*What the task asks*: All the data must come back unchanged, except that pictures are left out.

*Listed records*:
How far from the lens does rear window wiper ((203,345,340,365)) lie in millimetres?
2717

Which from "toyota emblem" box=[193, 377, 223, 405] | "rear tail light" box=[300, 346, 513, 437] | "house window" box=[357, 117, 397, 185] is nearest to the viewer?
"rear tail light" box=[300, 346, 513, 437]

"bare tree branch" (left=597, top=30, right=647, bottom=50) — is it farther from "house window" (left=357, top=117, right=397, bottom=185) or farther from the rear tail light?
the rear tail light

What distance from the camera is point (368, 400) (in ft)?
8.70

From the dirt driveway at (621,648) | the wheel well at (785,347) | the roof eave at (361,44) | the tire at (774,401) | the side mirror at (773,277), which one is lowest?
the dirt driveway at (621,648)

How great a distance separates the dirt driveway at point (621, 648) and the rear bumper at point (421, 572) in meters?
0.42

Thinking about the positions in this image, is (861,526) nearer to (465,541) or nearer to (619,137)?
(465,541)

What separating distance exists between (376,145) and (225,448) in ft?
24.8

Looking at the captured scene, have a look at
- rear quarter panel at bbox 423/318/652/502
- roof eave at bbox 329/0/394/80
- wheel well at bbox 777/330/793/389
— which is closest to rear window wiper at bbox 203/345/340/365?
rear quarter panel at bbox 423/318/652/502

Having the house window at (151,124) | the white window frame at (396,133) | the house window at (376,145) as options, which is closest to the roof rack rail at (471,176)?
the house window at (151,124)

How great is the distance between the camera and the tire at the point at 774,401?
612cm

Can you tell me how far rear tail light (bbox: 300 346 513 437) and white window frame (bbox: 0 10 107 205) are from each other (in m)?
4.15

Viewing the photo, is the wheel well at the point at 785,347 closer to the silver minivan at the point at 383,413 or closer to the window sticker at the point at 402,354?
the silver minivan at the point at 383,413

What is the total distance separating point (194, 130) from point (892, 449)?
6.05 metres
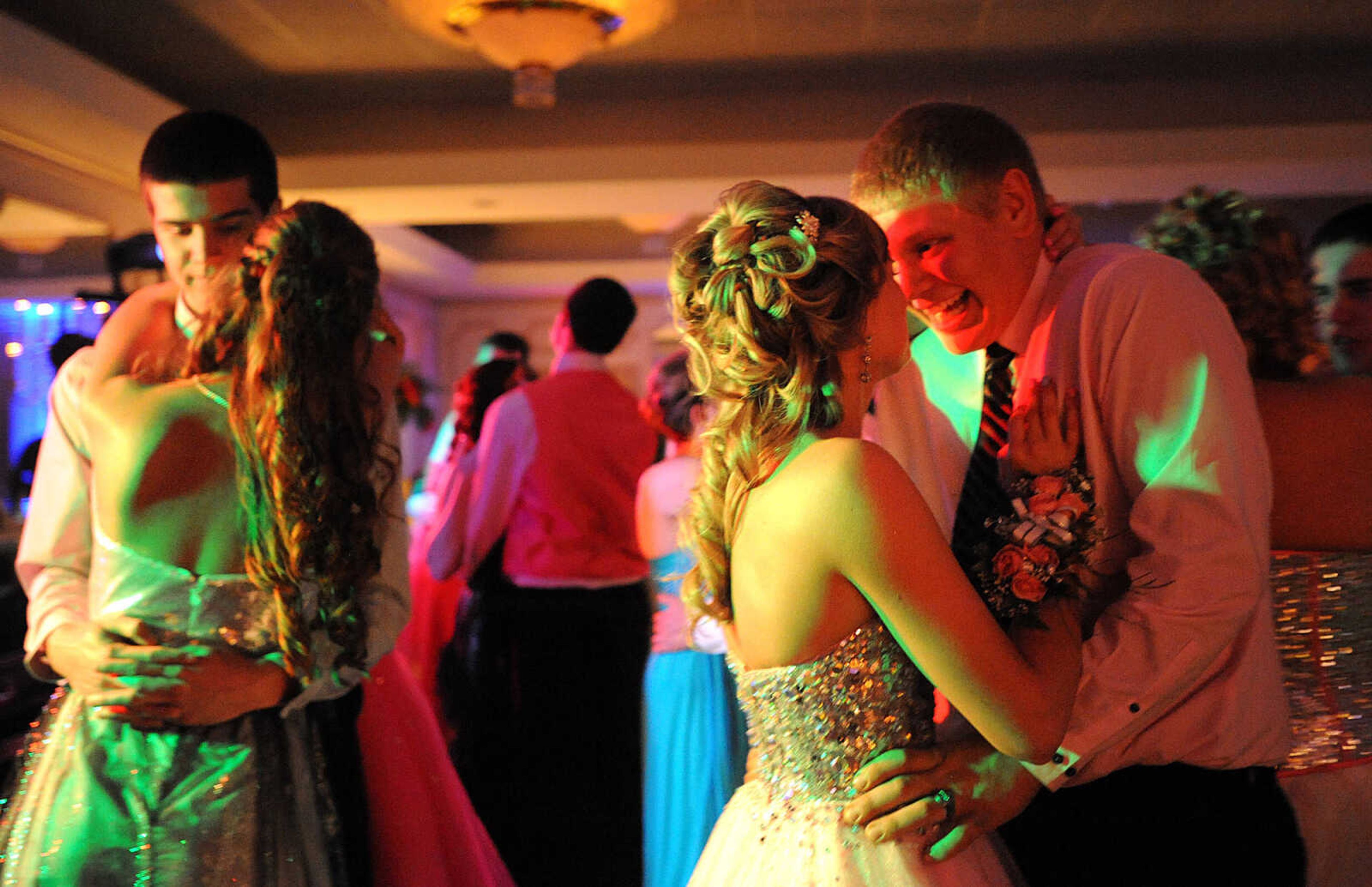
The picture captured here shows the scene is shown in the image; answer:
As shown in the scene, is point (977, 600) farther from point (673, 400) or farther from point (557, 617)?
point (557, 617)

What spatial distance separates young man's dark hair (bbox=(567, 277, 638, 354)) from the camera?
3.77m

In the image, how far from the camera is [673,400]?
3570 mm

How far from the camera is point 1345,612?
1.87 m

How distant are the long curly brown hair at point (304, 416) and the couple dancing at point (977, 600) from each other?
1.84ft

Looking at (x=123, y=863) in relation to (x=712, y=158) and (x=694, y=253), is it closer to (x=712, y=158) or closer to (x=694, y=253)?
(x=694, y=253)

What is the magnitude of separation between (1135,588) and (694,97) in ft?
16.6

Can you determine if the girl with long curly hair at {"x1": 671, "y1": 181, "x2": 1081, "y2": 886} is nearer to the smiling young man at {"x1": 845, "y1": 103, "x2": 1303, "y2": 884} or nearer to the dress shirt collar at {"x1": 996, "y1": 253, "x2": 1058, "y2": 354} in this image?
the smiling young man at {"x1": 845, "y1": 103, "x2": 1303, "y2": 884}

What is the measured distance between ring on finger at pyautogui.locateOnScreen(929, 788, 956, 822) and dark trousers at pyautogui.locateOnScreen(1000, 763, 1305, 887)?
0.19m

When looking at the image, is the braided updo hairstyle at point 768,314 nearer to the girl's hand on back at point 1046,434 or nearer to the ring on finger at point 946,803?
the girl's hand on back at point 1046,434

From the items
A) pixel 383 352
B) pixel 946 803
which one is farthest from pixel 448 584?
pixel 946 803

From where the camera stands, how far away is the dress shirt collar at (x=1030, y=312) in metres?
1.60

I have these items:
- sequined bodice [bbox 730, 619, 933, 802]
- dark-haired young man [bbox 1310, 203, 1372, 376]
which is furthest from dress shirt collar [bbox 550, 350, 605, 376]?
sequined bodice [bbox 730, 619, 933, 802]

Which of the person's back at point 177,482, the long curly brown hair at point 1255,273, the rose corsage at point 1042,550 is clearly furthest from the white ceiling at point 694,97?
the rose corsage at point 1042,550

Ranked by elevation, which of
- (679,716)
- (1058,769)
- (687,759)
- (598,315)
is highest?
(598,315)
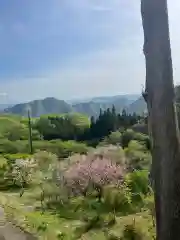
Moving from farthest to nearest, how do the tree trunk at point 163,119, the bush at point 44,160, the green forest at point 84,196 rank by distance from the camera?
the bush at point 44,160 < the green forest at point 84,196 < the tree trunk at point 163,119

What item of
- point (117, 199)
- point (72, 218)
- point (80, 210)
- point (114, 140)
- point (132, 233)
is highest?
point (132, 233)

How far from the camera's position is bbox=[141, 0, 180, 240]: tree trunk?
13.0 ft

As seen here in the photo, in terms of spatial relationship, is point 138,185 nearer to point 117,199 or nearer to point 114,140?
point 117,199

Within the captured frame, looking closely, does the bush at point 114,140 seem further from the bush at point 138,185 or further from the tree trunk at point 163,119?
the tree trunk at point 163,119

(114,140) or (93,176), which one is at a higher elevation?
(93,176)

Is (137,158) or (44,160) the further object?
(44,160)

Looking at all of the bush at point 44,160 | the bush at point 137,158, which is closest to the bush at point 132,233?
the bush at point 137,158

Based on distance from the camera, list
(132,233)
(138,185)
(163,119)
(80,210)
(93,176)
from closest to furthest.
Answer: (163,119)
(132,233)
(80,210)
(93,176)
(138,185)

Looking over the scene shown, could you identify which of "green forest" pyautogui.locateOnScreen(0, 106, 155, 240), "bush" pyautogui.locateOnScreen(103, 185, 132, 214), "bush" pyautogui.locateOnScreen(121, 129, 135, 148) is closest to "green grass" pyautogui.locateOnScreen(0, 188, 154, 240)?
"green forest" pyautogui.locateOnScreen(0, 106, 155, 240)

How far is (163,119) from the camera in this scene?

*Exercise output*:
How far from the lens does rear window wiper ((203,345,340,365)) lie in millimetres?
2717

Which from "toyota emblem" box=[193, 377, 223, 405] | "rear tail light" box=[300, 346, 513, 437] | "house window" box=[357, 117, 397, 185] is nearest to the viewer?
"rear tail light" box=[300, 346, 513, 437]

"bare tree branch" (left=597, top=30, right=647, bottom=50) — is it farther from "house window" (left=357, top=117, right=397, bottom=185) or farther from the rear tail light?
the rear tail light

What distance from the camera is point (368, 400) (in ft)?
8.70

From the dirt driveway at (621,648) | the wheel well at (785,347) | the roof eave at (361,44) | the tire at (774,401) | the side mirror at (773,277), which one is lowest?
the dirt driveway at (621,648)

How great a distance separates the dirt driveway at point (621, 648) and the rear bumper at point (421, 572) in meters?
0.42

Thinking about the positions in this image, is (861,526) nearer to (465,541) or nearer to (619,137)?
(465,541)

What separating distance exists between (376,145) and (225,448) in ft?
24.8

Looking at the captured scene, have a look at
- rear quarter panel at bbox 423/318/652/502
- roof eave at bbox 329/0/394/80
- wheel well at bbox 777/330/793/389
— which is closest to rear window wiper at bbox 203/345/340/365?
rear quarter panel at bbox 423/318/652/502

Having the house window at (151,124) | the white window frame at (396,133) | the house window at (376,145) as options, which is closest to the roof rack rail at (471,176)?
the house window at (151,124)

How great is the distance between the camera and the tire at the point at 774,401?
612cm

Can you tell me how far rear tail light (bbox: 300 346 513 437) and white window frame (bbox: 0 10 107 205) are from each other (in m)?
4.15

Viewing the photo, is the wheel well at the point at 785,347 closer to the silver minivan at the point at 383,413 or closer to the window sticker at the point at 402,354?
the silver minivan at the point at 383,413

What is the total distance separating point (194, 130) from point (892, 449)?
6.05 metres
The picture captured here shows the scene is shown in the image; answer:
As shown in the scene, is point (977, 600) farther from point (673, 400) or farther from point (557, 617)?
point (557, 617)

What spatial distance separates young man's dark hair (bbox=(567, 277, 638, 354)) from the camera?
3.77m

In the image, how far from the camera is [673,400]?
3570 mm

How far from the camera is point 1345,612?
1.87 m

How distant are the long curly brown hair at point (304, 416) and the couple dancing at point (977, 600) from each other?
1.84ft

Looking at (x=123, y=863) in relation to (x=712, y=158) and (x=694, y=253), is it closer to (x=712, y=158) or closer to (x=694, y=253)?
(x=694, y=253)

What is the magnitude of separation between (1135,588) and (694,97) in ft?
16.6

Can you determine if the girl with long curly hair at {"x1": 671, "y1": 181, "x2": 1081, "y2": 886} is nearer to the smiling young man at {"x1": 845, "y1": 103, "x2": 1303, "y2": 884} or nearer to the dress shirt collar at {"x1": 996, "y1": 253, "x2": 1058, "y2": 354} in this image?
the smiling young man at {"x1": 845, "y1": 103, "x2": 1303, "y2": 884}

What is the measured distance between ring on finger at pyautogui.locateOnScreen(929, 788, 956, 822) and dark trousers at pyautogui.locateOnScreen(1000, 763, 1305, 887)?
0.19m

When looking at the image, is the braided updo hairstyle at point 768,314 nearer to the girl's hand on back at point 1046,434 or nearer to the ring on finger at point 946,803?
the girl's hand on back at point 1046,434

From the items
A) pixel 383 352
B) pixel 946 803
which one is farthest from pixel 448 584?
pixel 946 803

From where the camera stands, how far away is the dress shirt collar at (x=1030, y=312) in metres?
1.60

I have these items:
- sequined bodice [bbox 730, 619, 933, 802]
- dark-haired young man [bbox 1310, 203, 1372, 376]
which is furthest from dress shirt collar [bbox 550, 350, 605, 376]?
sequined bodice [bbox 730, 619, 933, 802]

Which of the person's back at point 177,482, the long curly brown hair at point 1255,273, the rose corsage at point 1042,550 is clearly furthest from the white ceiling at point 694,97?
the rose corsage at point 1042,550

Ranked by elevation, which of
- (679,716)
- (1058,769)
- (687,759)
- (598,315)
is highest?
(598,315)
Moving from farthest to nearest, how do the tree trunk at point 163,119, the bush at point 44,160, the green forest at point 84,196 rank by distance from the camera?
the bush at point 44,160 < the green forest at point 84,196 < the tree trunk at point 163,119

What item of
- point (117, 199)
- point (72, 218)
- point (80, 210)
- point (114, 140)
- point (132, 233)
is highest?
point (132, 233)

How far from the camera's position is bbox=[141, 0, 180, 240]: tree trunk?
13.0 ft

As seen here in the photo, in terms of spatial relationship, is point 138,185 nearer to point 117,199 or nearer to point 114,140?
point 117,199

Within the captured frame, looking closely, does the bush at point 114,140 seem further from the bush at point 138,185 or further from the tree trunk at point 163,119?
the tree trunk at point 163,119

(114,140) or (93,176), which one is at a higher elevation?
(93,176)

Is (137,158) or (44,160) the further object?
(44,160)

Looking at all of the bush at point 44,160 | the bush at point 137,158, which is closest to the bush at point 132,233?
the bush at point 137,158

Based on distance from the camera, list
(132,233)
(138,185)
(163,119)
(80,210)
(93,176)
from closest to furthest.
Answer: (163,119)
(132,233)
(80,210)
(93,176)
(138,185)

Looking over the scene shown, could you identify which of "green forest" pyautogui.locateOnScreen(0, 106, 155, 240), "bush" pyautogui.locateOnScreen(103, 185, 132, 214), "bush" pyautogui.locateOnScreen(121, 129, 135, 148) is closest to "green grass" pyautogui.locateOnScreen(0, 188, 154, 240)?
"green forest" pyautogui.locateOnScreen(0, 106, 155, 240)

How far is (163,119) from the camera in this scene?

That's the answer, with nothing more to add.